◆ **Fonte**:

================

Manuel Villaverde Cabral
O crescimento na União
Europeia é um objectivo ultrapassado pela realidade, contraditório com outros
importantes desideratos colectivos e contrariado por características sociais
determinantes.
Há qualquer coisa de obsessivo
na ideia de crescimento económico em Portugal como no resto do mundo. Lê-se e
ouve-se por todo o lado, sobretudo no terreno dos «slogans» políticos para uso
imediato, e até se percebe porquê em contexto de crise. Contudo, a verdade é
que se trata, em especial na União Europeia, de um objectivo ultrapassado pela
realidade, contraditório com outros importantes desideratos colectivos e
contrariado por características sociais tão determinantes como o envelhecimento
populacional.
Com efeito, as sociedades
maduras são demasiado complexas para obedecer automaticamente ao estímulo
económico decretado pelo Estado, daí que o recente «quantitative easing» do BCE
esteja condenado a esgotar os seus efeitos rapidamente. Em sociedades como as
integradas na UE, em particular no euro-grupo, há sempre forças a operar em
simultâneo a favor e contra o crescimento económico, sendo o resultado final
tudo menos automático.

================

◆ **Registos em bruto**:
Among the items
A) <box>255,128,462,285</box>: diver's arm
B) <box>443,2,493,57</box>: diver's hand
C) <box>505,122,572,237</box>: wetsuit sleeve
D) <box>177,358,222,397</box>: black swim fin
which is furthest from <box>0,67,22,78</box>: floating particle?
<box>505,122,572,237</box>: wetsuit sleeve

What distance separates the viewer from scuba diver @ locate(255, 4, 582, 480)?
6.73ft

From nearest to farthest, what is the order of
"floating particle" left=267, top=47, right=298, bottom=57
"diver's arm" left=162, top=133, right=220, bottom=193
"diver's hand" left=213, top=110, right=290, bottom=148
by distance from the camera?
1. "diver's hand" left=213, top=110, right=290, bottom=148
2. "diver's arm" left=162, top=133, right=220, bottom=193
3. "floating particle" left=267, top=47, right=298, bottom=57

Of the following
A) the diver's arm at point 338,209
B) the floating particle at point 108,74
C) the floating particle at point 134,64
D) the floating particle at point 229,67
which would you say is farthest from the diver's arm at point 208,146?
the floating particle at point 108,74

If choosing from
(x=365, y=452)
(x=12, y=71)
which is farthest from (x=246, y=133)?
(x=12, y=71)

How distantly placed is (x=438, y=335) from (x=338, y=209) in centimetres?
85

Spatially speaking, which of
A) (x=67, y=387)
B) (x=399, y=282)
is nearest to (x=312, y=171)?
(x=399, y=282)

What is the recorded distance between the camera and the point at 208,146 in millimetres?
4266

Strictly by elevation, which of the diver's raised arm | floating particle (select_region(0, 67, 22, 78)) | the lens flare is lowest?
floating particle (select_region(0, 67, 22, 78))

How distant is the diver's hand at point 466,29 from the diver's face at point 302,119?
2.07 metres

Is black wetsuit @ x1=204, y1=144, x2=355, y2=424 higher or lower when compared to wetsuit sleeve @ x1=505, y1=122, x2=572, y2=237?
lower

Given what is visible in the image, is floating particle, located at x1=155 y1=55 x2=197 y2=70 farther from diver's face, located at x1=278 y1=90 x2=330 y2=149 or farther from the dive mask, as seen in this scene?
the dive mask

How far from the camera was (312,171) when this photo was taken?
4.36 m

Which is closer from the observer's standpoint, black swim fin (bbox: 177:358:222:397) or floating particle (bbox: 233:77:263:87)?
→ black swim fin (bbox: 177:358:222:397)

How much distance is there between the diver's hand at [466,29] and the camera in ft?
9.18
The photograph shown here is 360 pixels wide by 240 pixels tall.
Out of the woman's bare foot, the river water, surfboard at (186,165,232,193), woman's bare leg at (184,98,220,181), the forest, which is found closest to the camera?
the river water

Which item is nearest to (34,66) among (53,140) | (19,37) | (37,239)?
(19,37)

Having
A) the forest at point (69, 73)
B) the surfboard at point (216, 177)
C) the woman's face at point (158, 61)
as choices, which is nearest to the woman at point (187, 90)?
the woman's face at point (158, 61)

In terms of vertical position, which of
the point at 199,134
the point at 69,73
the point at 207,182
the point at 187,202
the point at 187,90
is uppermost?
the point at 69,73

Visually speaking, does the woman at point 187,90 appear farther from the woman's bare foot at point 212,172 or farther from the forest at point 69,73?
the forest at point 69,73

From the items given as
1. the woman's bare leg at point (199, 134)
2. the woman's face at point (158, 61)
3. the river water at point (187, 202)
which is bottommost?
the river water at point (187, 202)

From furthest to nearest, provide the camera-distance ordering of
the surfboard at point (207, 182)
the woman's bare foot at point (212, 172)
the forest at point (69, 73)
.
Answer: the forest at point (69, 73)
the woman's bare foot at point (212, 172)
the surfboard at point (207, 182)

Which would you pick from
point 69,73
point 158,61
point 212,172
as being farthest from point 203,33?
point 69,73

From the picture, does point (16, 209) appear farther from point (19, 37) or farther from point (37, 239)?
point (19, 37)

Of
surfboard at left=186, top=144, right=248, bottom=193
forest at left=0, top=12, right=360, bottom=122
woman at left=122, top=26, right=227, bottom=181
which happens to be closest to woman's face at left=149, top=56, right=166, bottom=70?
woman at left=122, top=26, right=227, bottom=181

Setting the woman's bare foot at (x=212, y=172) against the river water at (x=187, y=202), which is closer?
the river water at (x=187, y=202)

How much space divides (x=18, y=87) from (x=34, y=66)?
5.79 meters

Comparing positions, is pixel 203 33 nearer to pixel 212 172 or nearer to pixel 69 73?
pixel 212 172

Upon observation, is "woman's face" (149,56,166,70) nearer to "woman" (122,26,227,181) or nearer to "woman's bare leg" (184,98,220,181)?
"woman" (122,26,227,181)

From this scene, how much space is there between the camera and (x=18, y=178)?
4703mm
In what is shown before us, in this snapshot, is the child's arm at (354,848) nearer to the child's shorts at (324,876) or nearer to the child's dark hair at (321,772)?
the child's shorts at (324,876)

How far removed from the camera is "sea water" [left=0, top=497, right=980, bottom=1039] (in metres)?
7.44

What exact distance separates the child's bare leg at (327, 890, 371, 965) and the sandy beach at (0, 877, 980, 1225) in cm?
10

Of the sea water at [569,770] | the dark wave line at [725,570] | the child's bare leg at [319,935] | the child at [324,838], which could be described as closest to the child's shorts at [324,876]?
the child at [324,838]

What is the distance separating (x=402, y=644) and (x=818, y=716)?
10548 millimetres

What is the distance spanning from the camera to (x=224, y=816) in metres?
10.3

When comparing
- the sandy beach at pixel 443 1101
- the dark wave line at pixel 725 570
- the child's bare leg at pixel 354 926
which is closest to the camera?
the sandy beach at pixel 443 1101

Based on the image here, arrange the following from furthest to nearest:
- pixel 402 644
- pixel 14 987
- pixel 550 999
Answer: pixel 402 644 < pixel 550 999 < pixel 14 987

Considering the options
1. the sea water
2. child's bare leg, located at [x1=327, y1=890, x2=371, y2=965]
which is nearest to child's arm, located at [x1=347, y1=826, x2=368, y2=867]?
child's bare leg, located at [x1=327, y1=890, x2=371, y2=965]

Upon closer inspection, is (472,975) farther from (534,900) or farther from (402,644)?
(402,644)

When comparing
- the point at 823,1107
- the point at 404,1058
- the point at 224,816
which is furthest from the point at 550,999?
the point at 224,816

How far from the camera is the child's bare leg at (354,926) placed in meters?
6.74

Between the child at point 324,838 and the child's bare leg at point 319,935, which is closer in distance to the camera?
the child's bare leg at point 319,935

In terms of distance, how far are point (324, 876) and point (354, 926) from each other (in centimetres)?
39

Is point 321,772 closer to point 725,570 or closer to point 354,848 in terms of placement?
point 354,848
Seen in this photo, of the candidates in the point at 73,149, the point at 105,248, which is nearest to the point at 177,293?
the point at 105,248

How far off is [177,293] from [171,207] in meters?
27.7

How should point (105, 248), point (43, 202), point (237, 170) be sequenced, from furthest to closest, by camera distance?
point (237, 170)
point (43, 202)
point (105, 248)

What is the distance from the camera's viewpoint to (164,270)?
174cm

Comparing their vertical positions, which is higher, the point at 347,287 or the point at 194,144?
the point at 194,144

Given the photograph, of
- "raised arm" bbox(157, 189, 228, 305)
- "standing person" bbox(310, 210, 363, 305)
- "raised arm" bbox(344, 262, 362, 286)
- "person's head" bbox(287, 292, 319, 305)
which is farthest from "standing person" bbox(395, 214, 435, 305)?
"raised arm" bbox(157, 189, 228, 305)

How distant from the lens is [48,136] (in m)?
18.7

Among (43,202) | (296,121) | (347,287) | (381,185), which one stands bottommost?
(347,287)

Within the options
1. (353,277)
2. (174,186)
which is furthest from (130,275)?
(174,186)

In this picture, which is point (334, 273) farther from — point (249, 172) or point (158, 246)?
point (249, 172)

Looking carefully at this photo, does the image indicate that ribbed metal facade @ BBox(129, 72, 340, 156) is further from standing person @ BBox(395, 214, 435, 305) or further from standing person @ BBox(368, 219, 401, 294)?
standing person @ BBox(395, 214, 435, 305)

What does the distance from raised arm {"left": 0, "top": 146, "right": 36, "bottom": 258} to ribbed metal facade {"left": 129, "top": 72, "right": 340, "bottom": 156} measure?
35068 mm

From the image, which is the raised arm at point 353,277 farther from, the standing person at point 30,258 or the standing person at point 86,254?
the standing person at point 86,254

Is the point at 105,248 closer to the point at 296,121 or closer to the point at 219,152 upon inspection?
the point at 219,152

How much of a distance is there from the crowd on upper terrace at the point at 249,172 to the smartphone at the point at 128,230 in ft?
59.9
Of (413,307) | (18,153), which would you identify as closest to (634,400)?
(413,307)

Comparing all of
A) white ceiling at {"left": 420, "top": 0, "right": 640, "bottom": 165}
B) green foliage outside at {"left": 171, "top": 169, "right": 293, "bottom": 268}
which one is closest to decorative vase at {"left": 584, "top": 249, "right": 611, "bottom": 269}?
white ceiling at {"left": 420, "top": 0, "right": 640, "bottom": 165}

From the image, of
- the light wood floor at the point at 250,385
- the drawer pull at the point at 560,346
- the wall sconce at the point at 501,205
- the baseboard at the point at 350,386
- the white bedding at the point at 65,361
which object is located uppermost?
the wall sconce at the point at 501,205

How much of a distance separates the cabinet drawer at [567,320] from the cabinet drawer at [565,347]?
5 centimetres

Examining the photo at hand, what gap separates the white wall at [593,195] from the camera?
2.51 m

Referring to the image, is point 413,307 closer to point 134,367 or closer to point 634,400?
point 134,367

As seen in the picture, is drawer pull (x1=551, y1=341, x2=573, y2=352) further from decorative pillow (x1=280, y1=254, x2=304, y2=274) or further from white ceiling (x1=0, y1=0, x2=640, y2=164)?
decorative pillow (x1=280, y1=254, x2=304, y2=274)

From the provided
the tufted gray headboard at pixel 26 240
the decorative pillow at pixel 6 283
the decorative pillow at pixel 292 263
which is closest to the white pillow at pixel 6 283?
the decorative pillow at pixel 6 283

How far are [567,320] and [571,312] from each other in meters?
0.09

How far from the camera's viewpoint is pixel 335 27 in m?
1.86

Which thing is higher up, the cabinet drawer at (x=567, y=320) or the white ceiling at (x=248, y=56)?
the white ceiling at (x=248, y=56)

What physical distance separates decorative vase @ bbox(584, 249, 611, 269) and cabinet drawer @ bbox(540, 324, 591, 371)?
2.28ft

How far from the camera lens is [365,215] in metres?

================

◆ **Objetivo**: No texto sobre o crescimento económico, que característica social é dada como exemplo das que contrariam esse objetivo? Os itens provêm de uma fonte diferente.

◆ **Resultado**: O envelhecimento populacional.